The present invention relates generally to integrated circuit (IC) designs, and more particularly to a phase-locked loop (PLL) circuit with a mixed mode filter for reducing the implementation area of the PLL circuit.
PLL circuits are commonly used in circuits that generate a high-frequency signal with a frequency being an accurate multiple of the frequency of a reference signal. PLL circuits can also be found in applications where the phase of the output signal has to track the phase of the reference signal, hence the name phase-locked loop. For example, the PLL circuit can be used in a radio receiver or transmitter for generating a local oscillator signal, which is a multiple of a stable, low-noise and often temperature-compensated reference signal. As another example, the PLL circuit can also be used for clock recovery applications in digital communication systems, disk-drive read-channels, etc.
A conventional PLL circuit typically includes a phase and frequency detector, a charge pump, a loop filter, a voltage control oscillator and a feedback divider. The loop filter can be either analog or digital. The analog loop filter can be a passive filter composed of inductors, capacitors, and resistors, or an active filter composed of resistors, capacitors, and amplifiers. The digital loop filter is composed of building blocks, such as adders, delay units, and multipliers.

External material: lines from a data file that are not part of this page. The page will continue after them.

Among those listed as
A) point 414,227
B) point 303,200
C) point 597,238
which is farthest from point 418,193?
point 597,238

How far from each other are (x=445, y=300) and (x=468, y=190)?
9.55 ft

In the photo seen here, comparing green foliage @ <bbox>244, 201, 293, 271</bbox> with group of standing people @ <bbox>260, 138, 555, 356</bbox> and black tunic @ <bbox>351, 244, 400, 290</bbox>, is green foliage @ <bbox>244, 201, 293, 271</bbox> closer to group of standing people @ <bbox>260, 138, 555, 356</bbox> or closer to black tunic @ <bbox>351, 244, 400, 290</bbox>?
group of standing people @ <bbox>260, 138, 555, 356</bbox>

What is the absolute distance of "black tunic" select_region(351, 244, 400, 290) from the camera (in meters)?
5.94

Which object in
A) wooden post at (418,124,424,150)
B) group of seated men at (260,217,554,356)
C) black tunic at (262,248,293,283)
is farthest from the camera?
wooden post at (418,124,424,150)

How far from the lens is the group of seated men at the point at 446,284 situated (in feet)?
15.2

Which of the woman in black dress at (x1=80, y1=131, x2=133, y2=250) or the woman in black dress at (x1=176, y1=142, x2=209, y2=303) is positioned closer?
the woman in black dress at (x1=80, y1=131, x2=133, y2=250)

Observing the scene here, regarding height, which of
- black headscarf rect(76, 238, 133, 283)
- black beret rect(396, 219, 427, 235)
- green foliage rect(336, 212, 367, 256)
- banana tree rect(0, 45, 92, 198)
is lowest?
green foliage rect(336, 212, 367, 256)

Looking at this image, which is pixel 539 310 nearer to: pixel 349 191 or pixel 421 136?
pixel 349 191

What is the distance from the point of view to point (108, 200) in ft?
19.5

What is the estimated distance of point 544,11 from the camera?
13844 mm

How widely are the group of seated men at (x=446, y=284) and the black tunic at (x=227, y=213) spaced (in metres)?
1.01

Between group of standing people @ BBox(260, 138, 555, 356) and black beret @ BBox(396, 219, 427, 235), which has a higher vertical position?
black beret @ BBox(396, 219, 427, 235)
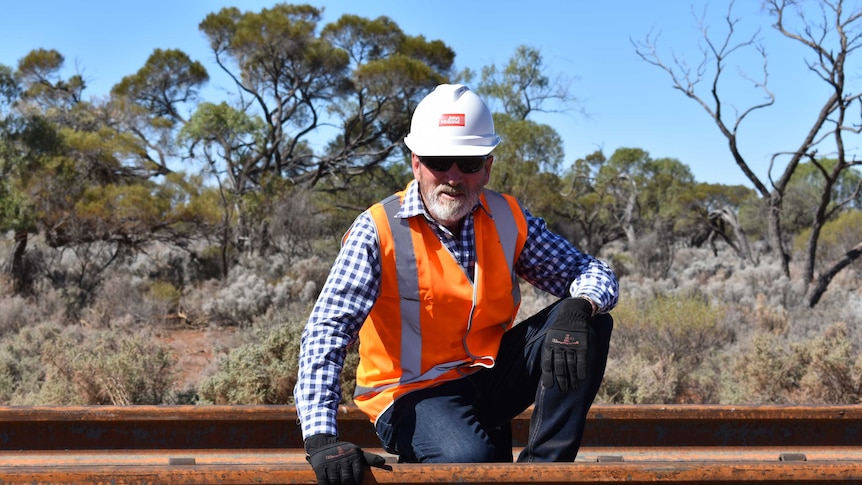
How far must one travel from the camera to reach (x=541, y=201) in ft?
67.8

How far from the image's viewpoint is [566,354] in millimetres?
3016

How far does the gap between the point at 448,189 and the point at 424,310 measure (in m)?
0.46

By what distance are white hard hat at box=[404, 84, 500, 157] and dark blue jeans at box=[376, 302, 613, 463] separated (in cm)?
70

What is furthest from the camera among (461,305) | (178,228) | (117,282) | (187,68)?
(187,68)

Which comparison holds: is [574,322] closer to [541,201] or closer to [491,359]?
[491,359]

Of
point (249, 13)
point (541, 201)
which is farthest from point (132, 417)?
point (249, 13)

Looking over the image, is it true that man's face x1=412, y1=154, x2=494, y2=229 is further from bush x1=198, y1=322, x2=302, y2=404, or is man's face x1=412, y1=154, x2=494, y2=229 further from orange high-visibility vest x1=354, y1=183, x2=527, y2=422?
bush x1=198, y1=322, x2=302, y2=404

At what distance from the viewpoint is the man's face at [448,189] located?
10.4ft

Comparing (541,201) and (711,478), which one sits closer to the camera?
(711,478)

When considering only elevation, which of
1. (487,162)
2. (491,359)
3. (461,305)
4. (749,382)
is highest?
(487,162)

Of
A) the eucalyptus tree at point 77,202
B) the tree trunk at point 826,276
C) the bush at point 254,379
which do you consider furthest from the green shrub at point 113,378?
the tree trunk at point 826,276

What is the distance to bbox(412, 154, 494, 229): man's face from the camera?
3178 mm

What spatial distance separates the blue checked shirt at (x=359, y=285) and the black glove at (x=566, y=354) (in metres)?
0.20

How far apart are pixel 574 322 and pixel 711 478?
689mm
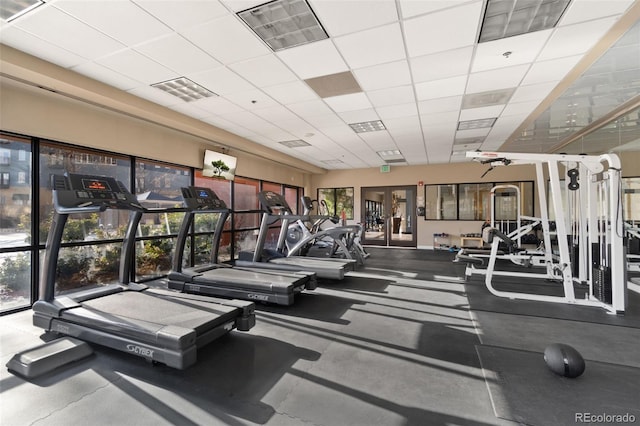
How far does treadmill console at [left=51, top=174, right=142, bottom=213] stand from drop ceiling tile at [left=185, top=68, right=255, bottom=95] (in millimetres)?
1591

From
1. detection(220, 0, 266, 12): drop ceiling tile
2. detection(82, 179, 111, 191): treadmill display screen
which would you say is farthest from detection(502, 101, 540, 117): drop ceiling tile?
detection(82, 179, 111, 191): treadmill display screen

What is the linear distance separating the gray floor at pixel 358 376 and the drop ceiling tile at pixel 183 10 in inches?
113

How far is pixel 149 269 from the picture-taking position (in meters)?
5.50

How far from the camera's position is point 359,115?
5172mm

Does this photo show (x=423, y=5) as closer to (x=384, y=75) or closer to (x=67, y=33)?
(x=384, y=75)

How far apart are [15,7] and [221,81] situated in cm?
183

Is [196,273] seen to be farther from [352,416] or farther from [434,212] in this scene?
[434,212]

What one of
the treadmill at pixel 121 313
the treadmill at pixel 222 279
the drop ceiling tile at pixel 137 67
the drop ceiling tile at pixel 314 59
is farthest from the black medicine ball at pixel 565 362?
the drop ceiling tile at pixel 137 67

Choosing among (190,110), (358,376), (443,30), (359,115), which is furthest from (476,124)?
(358,376)

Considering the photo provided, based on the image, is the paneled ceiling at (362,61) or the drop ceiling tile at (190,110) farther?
the drop ceiling tile at (190,110)

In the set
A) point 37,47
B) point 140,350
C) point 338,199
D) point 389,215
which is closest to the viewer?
point 140,350

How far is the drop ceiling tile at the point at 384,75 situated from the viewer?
3.46 m

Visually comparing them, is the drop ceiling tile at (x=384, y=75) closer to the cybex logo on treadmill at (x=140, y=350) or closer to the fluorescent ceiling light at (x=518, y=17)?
the fluorescent ceiling light at (x=518, y=17)

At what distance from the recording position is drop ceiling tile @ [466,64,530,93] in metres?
3.54
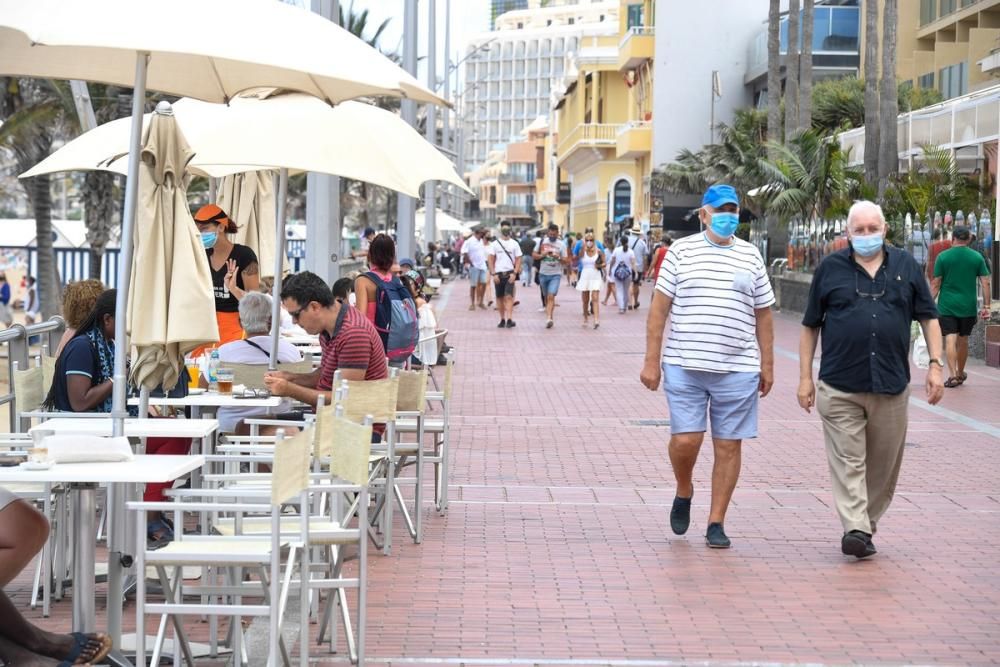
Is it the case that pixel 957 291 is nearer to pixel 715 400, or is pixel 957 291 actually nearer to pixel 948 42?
pixel 715 400

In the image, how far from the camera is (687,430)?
26.7 feet

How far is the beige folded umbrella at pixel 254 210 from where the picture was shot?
13734 millimetres

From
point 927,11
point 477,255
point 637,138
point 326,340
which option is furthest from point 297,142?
point 637,138

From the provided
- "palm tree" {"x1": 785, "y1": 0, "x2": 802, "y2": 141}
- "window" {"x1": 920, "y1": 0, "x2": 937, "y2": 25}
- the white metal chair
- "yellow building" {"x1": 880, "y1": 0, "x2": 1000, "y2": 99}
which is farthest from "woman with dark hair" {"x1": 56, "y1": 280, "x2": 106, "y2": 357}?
"window" {"x1": 920, "y1": 0, "x2": 937, "y2": 25}

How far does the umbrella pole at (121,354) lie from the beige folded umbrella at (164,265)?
16 centimetres

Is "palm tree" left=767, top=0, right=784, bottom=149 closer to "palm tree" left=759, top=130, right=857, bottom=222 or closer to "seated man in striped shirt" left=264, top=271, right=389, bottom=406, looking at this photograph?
"palm tree" left=759, top=130, right=857, bottom=222

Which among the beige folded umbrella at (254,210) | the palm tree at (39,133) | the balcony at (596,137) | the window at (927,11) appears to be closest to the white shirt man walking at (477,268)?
the palm tree at (39,133)

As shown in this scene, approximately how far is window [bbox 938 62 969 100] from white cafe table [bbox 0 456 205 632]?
115 ft

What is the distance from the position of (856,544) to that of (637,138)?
184 feet

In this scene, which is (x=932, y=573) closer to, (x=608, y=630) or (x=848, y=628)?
(x=848, y=628)

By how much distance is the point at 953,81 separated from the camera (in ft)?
128

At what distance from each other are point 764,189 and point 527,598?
91.7 ft

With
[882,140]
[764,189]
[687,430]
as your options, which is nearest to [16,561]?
[687,430]

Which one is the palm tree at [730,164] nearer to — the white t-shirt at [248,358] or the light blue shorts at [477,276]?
the light blue shorts at [477,276]
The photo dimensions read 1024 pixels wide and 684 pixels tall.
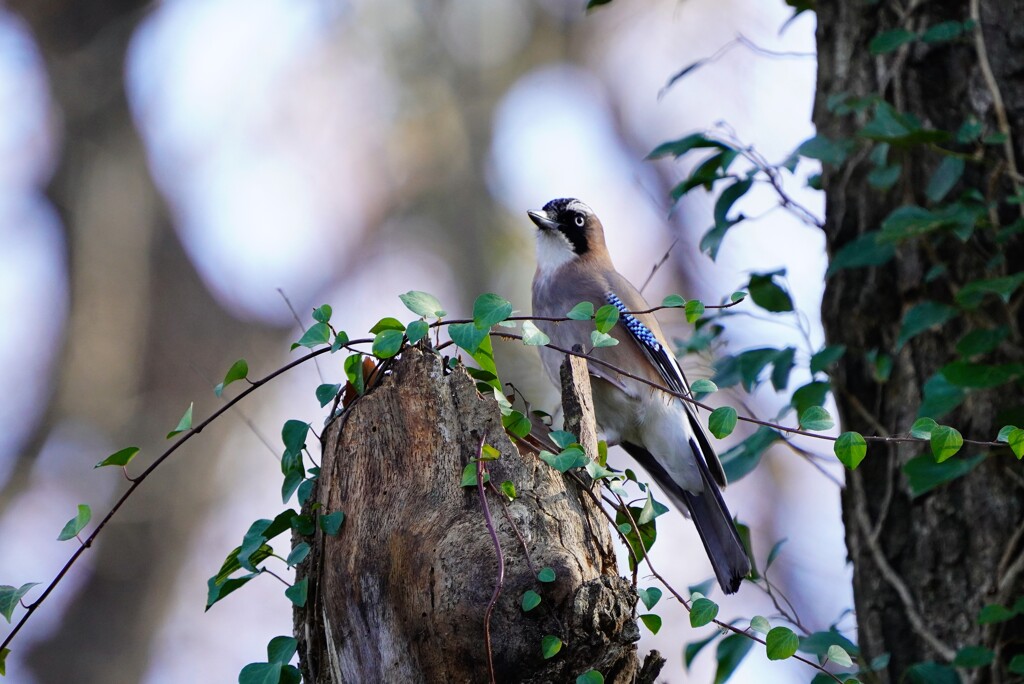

The analog loop filter combines a resistor in series with a capacitor. The stability of the analog PLL circuit is proportional to the values of the resistor and capacitor. Conventionally, the value of capacitor is set approximately from 100 pF to 300 pF in order to avoid instability. The large capacitor causes the PLL circuit to be large in size.
The digital loop filter combines a digital amplifier, adder and delay unit, and is realizable in a smaller area compared to the analog loop filter. However, a digital-to-analog converter requires an interface with the analog voltage control oscillator. The area of digital-to-analog converter is small at low resolutions and large at high resolutions. In order to obtain a high accuracy, the digital-to-analog converter for the PLL circuit needs to have a high resolution (10˜14 bits). Thus, the area occupied by the digital PLL circuit is large due to the high resolution digital-to-analog converter, in spite of the small area occupied by the digital loop filter.
As such, it is desirable to have a PLL circuit that provides high accuracy and occupies minimum areas.